Más allá de la débil luz eléctrica de la terraza, la noche era azul marino, sin llegar todavía a ser negra. El mar permanecía manso y somnoliento en el puerto, y su suave oleaje era un murmullo constante. El primer sorbo de ginebra hizo que Joan temblara un poco y se le adormeciera la lengua. El sorbo de Marian fue más bien un trago, y hubo un visible derretimiento de la tensión de sus hombros al tragar.
—Bueno, Joan, cuéntanos. ¿Cómo estuvo la gran Maude Vickery? —preguntó Robert.
—Pues… —Joan hizo una pausa, considerando qué decir y qué no—. Era menuda. La mujer más menuda que he visto en mi vida. Un tanto irritable. Excéntrica, más bien. Pero no por ello menos genial. —Tomó otro sorbo de ginebra durante la pausa expectante que siguió.
—¿Ya está? ¡No puede ser! —Robert sonaba incrédulo—. Desde que llegaste aquí no hemos oído más que si Maude Vickery esto, que si Maude Vickery lo otro. ¡Y ahora que por fin la has conocido, lo único que tienes que contarnos es que era menuda y tenía mal genio! —dijo riendo.
—¿Cómo era su casa? —se interesó Marian.
—No tan grande como pensaba que sería… La verdad es que estaba sucia. —Joan pegó otro trago. Ya estaba circulando a través de su torrente sanguíneo, infundiéndole una sensación de calor y coraje—. Tiene una gacela por mascota, y dos salukis, y… bueno, había mucha mugre por todas partes.
—Dios mío, ¿es eso cierto? —se horrorizó Marian—. Tiene que tener servicio, alguien que le limpie la casa. ¿Y quién diablos tiene una gacela por mascota?

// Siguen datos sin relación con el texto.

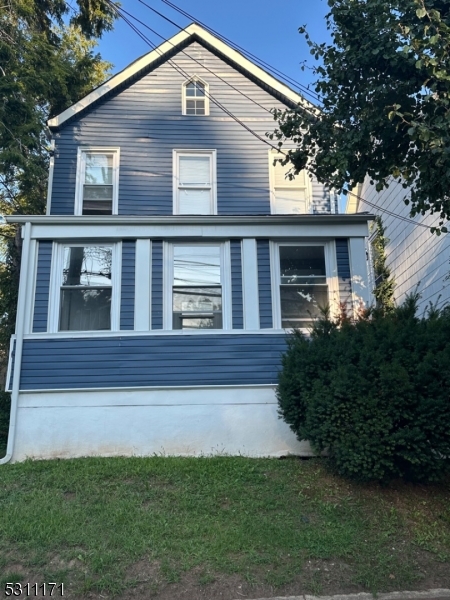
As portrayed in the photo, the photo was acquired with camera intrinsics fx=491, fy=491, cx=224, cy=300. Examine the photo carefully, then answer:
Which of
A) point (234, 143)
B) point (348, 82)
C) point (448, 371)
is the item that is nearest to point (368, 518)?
point (448, 371)

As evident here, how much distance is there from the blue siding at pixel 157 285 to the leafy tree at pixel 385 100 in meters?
2.76

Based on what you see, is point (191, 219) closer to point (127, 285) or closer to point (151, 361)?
point (127, 285)

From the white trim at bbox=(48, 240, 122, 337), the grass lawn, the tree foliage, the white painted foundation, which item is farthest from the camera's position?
the tree foliage

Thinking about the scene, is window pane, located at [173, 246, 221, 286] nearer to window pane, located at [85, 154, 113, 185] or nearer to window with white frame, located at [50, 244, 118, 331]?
window with white frame, located at [50, 244, 118, 331]

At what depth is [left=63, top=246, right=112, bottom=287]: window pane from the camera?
8.37 meters

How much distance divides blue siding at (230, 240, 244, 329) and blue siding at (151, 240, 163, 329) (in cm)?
122

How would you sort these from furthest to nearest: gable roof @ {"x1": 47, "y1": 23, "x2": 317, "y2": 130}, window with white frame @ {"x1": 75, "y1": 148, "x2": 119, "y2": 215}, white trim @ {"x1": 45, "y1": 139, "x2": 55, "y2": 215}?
gable roof @ {"x1": 47, "y1": 23, "x2": 317, "y2": 130}, window with white frame @ {"x1": 75, "y1": 148, "x2": 119, "y2": 215}, white trim @ {"x1": 45, "y1": 139, "x2": 55, "y2": 215}

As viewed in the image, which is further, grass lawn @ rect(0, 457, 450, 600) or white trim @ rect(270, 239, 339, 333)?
white trim @ rect(270, 239, 339, 333)

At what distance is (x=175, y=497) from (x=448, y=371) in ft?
11.4

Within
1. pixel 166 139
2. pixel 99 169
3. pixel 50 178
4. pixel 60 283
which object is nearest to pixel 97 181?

—Sí, y un esclavo —continuó diciendo Joan.
—¿En los tiempos que corren? —Robert enarcó las cejas rubias—. Bueno, aquí la esclavitud no es como la conocemos… Al menos no en la actualidad. Esos esclavos que todavía quedan por aquí han nacido generalmente siendo esclavos, y a menudo forman parte de la familia. Pero la próxima vez que vayas a verla, dile al tipo que lo único que tiene que hacer es tocar el asta de la bandera del patio para ser libre. Es la ley.
—La mujer va en silla de ruedas, así que no creo que pudiera impedírselo.
—Vaya, pobre mujer —dijo Marian vagamente.